District-Level Universal Masking Policies and COVID-19 Incidence During the First 8 Weeks of School in Texas
Published in: American Journal of Public Health, Volume 112, No. 6, pages 871–875 (June 2022). doi: 10.2105/AJPH.2022.306769
Posted on RAND.org on September 15, 2022
Texas discontinued state-sponsored business restrictions and mask mandates on March 10, 2021, and mandated that no government officials, including public school officials, may implement mask requirements even in areas where COVID-19 hospitalizations comprised more than 15% of hospitalizations. Nonetheless, some public school districts began the 2021–2022 school year with mask mandates in place. We used quasi-experimental methods to analyze the impact of school mask mandates, which appear to have resulted in approximately 40 fewer student cases per week in the first eight weeks of school.

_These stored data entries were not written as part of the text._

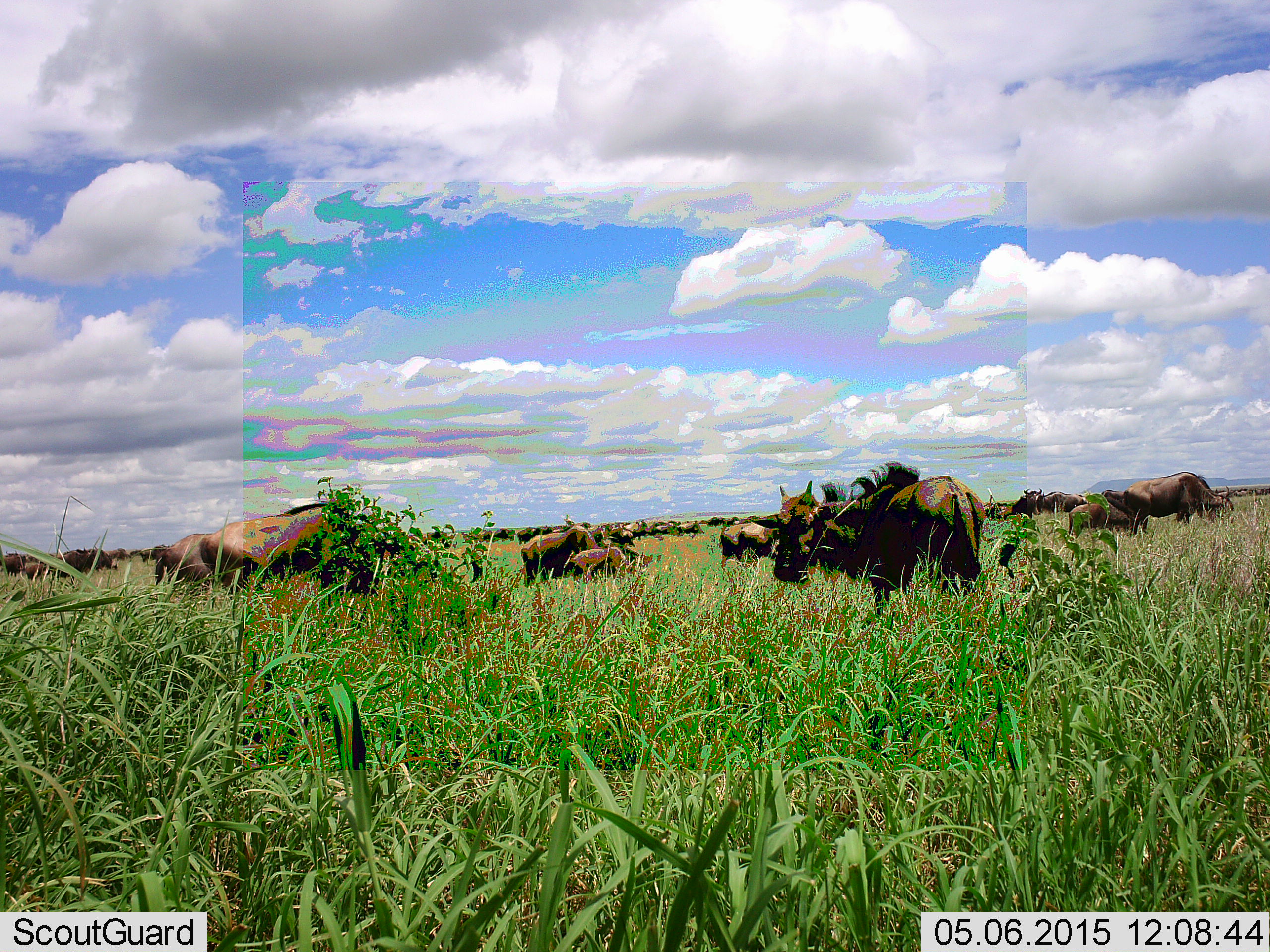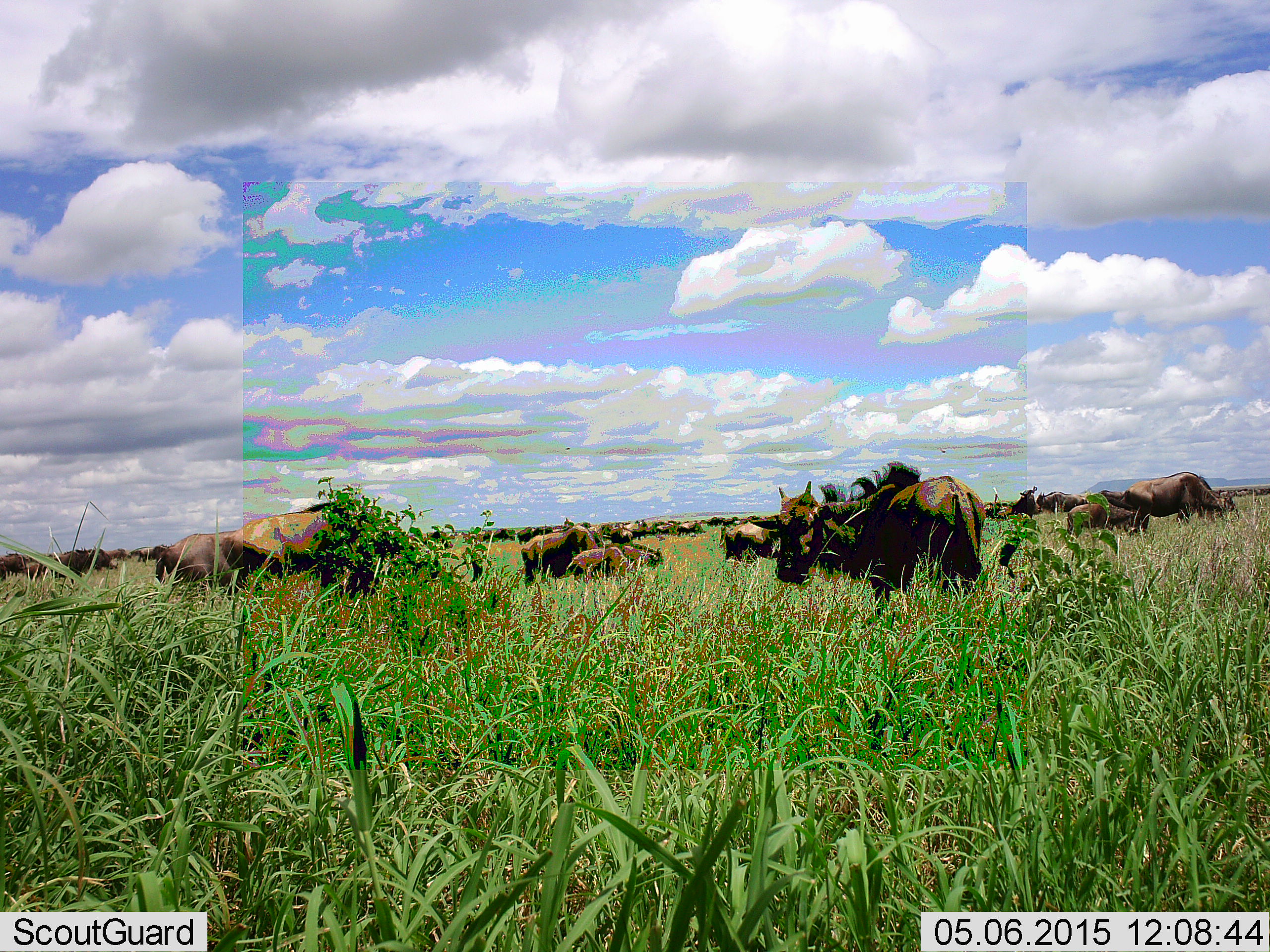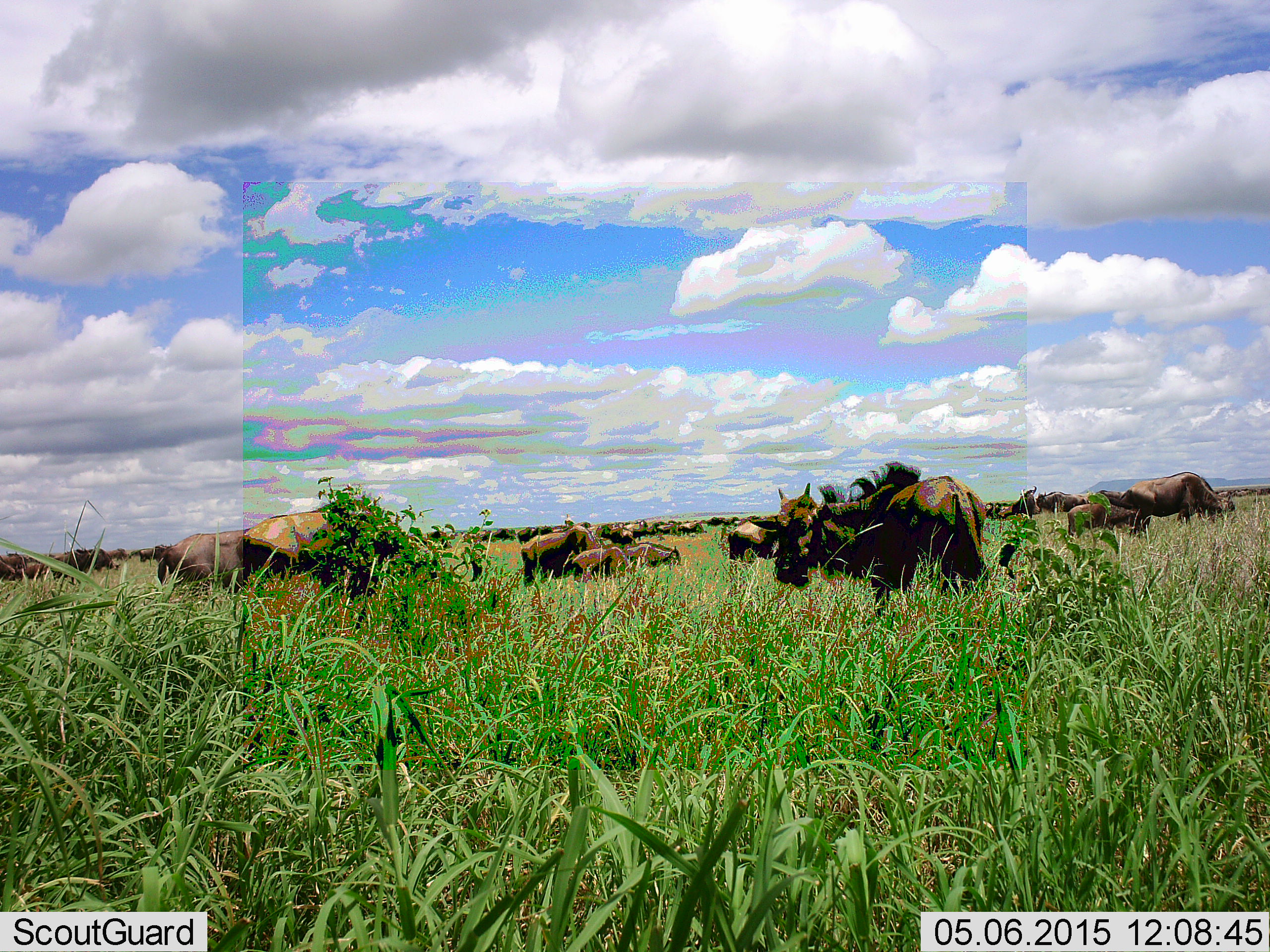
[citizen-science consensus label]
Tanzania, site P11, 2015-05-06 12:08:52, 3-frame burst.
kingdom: Animalia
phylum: Chordata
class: Mammalia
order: Artiodactyla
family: Bovidae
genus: Connochaetes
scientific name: Connochaetes taurinus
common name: blue wildebeest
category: wildebeest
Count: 11-50.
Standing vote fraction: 80%.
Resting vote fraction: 0%.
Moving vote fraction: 40%.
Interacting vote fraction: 0%.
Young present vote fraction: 40%.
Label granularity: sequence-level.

Strategies to limit COVID-19 transmission have evolved as scientific knowledge increased, vaccines were developed, and new variants emerged. Prior to the 2021–2022 school year, COVID-19 vaccines were not approved by the Food and Drug Administration for children younger than 12 years and the incidence of SARS-CoV-2 (severe acute respiratory syndrome coronavirus 2, the virus that causes COVID-19) was increasing, in part because of the circulation of the Delta variant. As a result, the Centers for Disease Control and Prevention and the American Academy of Pediatrics recommended that schools return to in-person instruction with universal indoor masking policies in place.

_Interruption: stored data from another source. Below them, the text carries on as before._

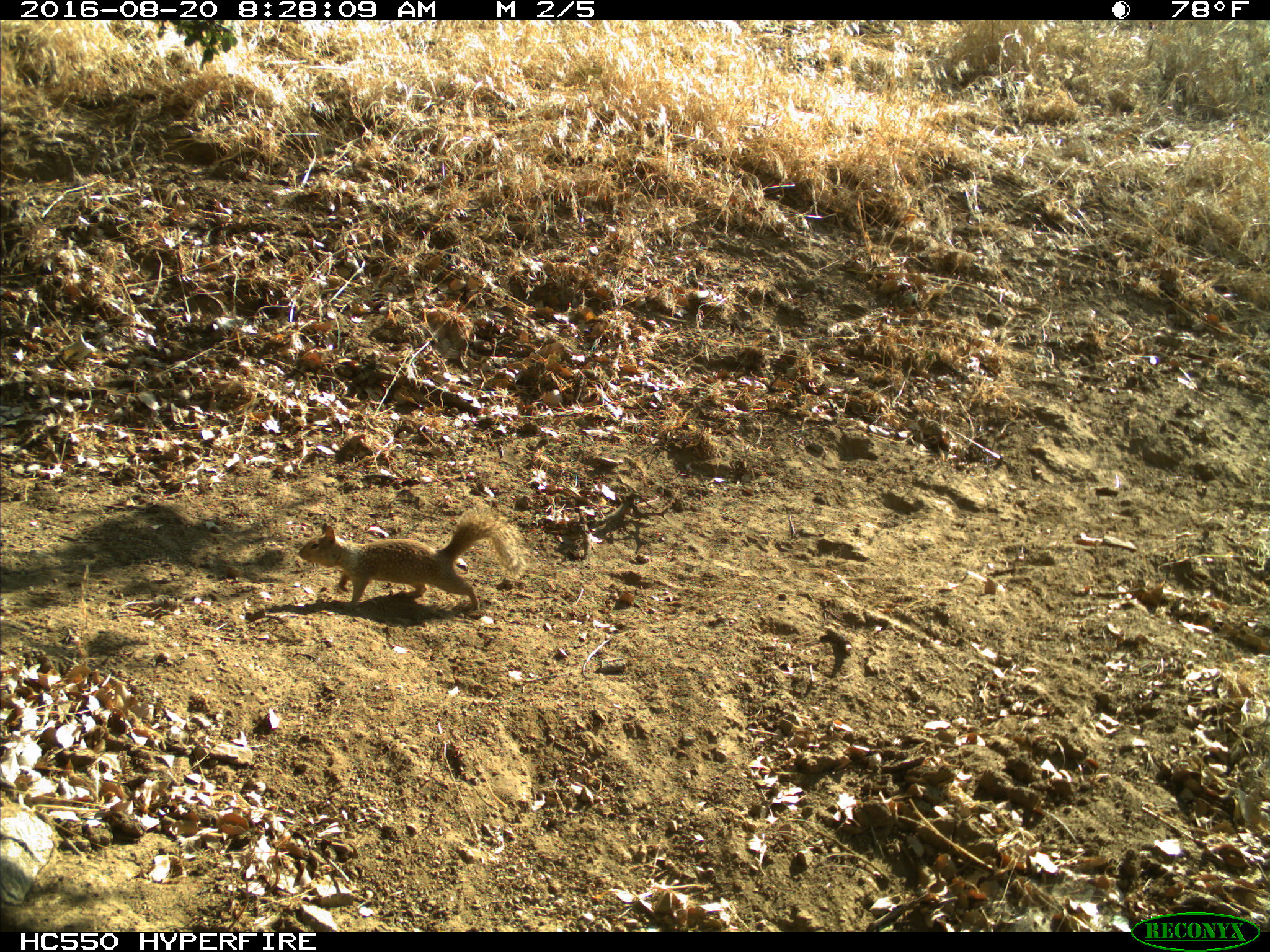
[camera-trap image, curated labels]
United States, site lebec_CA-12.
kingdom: Animalia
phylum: Chordata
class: Mammalia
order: Rodentia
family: Sciuridae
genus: Otospermophilus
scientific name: Otospermophilus beecheyi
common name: california ground squirrel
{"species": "Otospermophilus beecheyi (california ground squirrel)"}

The governor of Texas clarified a "mask mandate ban" via executive order on July 29, 2021, stating that "No governmental entity including a . . . school district . . . may require . . . or mandate that [a] person wear a face covering [but] that does not prevent individuals from wearing one if they choose." Despite this, several Texas school districts implemented mask mandates at the start of the school year.